<<<<
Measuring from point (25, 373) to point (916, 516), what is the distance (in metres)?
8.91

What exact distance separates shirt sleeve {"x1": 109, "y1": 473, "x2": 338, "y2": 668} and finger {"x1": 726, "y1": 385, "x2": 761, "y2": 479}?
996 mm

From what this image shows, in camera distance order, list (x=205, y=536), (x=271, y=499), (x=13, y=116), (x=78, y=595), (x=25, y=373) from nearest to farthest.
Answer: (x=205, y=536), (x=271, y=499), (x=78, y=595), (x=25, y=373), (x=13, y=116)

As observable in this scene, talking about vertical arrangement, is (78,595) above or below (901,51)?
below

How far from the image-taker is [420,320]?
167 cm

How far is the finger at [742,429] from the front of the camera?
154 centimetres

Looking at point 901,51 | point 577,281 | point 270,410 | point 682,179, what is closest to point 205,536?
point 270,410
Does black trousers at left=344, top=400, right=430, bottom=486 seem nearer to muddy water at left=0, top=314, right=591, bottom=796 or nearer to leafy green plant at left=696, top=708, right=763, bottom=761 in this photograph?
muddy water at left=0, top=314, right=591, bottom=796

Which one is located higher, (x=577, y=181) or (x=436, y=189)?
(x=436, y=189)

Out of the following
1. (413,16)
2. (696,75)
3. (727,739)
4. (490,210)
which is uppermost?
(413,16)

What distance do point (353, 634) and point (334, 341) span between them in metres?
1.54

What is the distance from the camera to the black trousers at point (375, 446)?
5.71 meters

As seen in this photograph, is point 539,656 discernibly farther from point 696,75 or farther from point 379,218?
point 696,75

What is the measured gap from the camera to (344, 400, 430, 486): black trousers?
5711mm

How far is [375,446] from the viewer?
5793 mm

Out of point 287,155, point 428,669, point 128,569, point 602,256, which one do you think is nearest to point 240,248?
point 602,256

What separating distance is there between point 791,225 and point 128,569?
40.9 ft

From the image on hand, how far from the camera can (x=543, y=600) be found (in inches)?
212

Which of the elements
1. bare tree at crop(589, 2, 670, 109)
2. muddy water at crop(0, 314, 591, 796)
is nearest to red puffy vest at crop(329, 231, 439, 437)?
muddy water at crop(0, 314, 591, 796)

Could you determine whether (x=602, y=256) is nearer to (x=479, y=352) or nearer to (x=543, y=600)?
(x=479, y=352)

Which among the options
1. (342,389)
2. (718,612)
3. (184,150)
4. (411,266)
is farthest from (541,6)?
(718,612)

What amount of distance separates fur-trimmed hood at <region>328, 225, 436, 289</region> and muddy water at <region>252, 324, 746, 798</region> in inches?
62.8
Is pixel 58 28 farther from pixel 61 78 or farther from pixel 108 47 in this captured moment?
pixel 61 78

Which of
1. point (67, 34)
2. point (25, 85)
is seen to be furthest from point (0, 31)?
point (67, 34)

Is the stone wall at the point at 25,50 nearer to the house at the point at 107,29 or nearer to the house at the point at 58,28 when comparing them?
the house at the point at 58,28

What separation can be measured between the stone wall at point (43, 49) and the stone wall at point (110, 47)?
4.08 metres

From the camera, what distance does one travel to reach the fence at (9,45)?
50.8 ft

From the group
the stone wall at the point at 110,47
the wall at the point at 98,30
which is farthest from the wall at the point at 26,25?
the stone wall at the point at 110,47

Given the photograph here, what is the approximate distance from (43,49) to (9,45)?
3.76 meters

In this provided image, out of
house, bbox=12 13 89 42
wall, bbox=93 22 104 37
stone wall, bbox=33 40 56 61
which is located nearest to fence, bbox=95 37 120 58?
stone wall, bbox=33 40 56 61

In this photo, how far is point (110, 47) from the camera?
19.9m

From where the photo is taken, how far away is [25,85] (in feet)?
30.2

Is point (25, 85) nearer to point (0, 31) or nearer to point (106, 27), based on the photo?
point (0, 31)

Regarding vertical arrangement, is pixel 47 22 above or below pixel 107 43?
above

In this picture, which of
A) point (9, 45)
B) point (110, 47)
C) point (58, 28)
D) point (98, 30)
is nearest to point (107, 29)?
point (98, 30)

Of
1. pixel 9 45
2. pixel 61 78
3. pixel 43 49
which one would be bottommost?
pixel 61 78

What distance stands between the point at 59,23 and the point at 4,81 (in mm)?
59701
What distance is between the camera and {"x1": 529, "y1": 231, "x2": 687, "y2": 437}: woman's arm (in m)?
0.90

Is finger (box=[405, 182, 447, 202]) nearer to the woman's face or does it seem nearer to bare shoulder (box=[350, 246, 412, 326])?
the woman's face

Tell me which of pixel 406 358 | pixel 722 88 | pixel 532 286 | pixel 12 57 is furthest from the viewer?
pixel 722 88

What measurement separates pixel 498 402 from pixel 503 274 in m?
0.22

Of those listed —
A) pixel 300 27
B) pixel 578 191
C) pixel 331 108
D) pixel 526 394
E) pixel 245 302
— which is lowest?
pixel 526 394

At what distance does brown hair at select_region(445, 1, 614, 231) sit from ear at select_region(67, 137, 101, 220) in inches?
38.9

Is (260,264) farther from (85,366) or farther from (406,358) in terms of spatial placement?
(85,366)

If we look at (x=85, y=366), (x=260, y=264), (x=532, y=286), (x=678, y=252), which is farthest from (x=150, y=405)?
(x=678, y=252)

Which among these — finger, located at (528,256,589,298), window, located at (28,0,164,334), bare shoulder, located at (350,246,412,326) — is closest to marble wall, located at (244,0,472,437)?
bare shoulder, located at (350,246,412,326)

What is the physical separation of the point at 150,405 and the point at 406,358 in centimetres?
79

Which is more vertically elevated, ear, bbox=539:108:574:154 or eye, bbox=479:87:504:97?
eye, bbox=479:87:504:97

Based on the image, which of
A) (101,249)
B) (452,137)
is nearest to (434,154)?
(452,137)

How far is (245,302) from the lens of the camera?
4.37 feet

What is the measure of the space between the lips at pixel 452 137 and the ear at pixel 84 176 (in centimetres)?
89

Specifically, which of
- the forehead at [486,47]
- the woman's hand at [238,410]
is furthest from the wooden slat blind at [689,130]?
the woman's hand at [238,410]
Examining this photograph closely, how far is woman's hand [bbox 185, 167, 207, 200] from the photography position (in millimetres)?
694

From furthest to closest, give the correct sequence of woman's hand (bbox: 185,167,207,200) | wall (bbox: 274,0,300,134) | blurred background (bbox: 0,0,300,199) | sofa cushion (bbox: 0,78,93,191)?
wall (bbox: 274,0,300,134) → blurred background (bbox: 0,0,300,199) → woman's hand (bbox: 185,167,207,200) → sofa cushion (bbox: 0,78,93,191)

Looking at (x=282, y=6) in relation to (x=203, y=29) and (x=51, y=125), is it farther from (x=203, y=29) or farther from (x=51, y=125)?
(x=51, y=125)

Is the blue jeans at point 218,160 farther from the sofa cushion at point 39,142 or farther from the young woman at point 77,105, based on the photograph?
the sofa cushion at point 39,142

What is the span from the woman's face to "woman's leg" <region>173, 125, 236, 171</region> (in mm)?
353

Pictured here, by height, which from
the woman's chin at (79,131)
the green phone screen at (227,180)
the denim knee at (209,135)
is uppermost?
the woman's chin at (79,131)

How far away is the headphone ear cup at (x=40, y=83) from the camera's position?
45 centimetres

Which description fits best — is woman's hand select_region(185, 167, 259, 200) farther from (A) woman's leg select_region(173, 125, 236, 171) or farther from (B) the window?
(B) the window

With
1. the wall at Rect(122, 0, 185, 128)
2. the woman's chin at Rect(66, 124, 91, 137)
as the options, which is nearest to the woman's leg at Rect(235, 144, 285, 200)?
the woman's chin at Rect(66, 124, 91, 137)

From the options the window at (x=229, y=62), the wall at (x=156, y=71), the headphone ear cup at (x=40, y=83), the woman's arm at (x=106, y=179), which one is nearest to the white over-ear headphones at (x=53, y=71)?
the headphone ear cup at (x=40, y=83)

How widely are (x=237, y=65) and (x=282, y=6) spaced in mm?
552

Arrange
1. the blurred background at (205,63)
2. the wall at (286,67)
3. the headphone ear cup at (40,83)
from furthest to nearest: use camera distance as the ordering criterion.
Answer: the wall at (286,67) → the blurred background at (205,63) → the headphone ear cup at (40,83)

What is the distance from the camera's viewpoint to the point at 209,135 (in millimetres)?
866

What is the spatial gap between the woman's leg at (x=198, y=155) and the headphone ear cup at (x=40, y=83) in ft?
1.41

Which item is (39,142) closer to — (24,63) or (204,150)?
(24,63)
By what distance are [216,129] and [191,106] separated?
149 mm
>>>>
- **YOUR GOAL**
Copy out every line word for word, from the very first line of the records down to and including the line that contains "5.71 meters".

- **ANSWER FOR THE TASK**
Measuring from point (25, 373) to point (916, 516), what is the distance (in metres)?
8.91

What exact distance separates shirt sleeve {"x1": 109, "y1": 473, "x2": 338, "y2": 668} and finger {"x1": 726, "y1": 385, "x2": 761, "y2": 479}?
996 mm

From what this image shows, in camera distance order, list (x=205, y=536), (x=271, y=499), (x=13, y=116), (x=78, y=595), (x=25, y=373) from nearest to farthest.
Answer: (x=205, y=536), (x=271, y=499), (x=78, y=595), (x=25, y=373), (x=13, y=116)

As observable in this scene, talking about vertical arrangement, is (78,595) above or below (901,51)?
below

How far from the image-taker is [420,320]?
167 cm

How far is the finger at [742,429] from the front of the camera?
154 centimetres

Looking at point 901,51 | point 577,281 | point 270,410 | point 682,179, what is closest to point 205,536?
point 270,410
Does black trousers at left=344, top=400, right=430, bottom=486 seem nearer to muddy water at left=0, top=314, right=591, bottom=796 or nearer to leafy green plant at left=696, top=708, right=763, bottom=761 in this photograph?
muddy water at left=0, top=314, right=591, bottom=796

Which one is located higher, (x=577, y=181) or (x=436, y=189)?
(x=436, y=189)

Out of the following
1. (413,16)
2. (696,75)
3. (727,739)
4. (490,210)
which is uppermost?
(413,16)

What distance do point (353, 634) and point (334, 341) span between them in metres?
1.54

What is the distance from the camera to the black trousers at point (375, 446)?
5.71 meters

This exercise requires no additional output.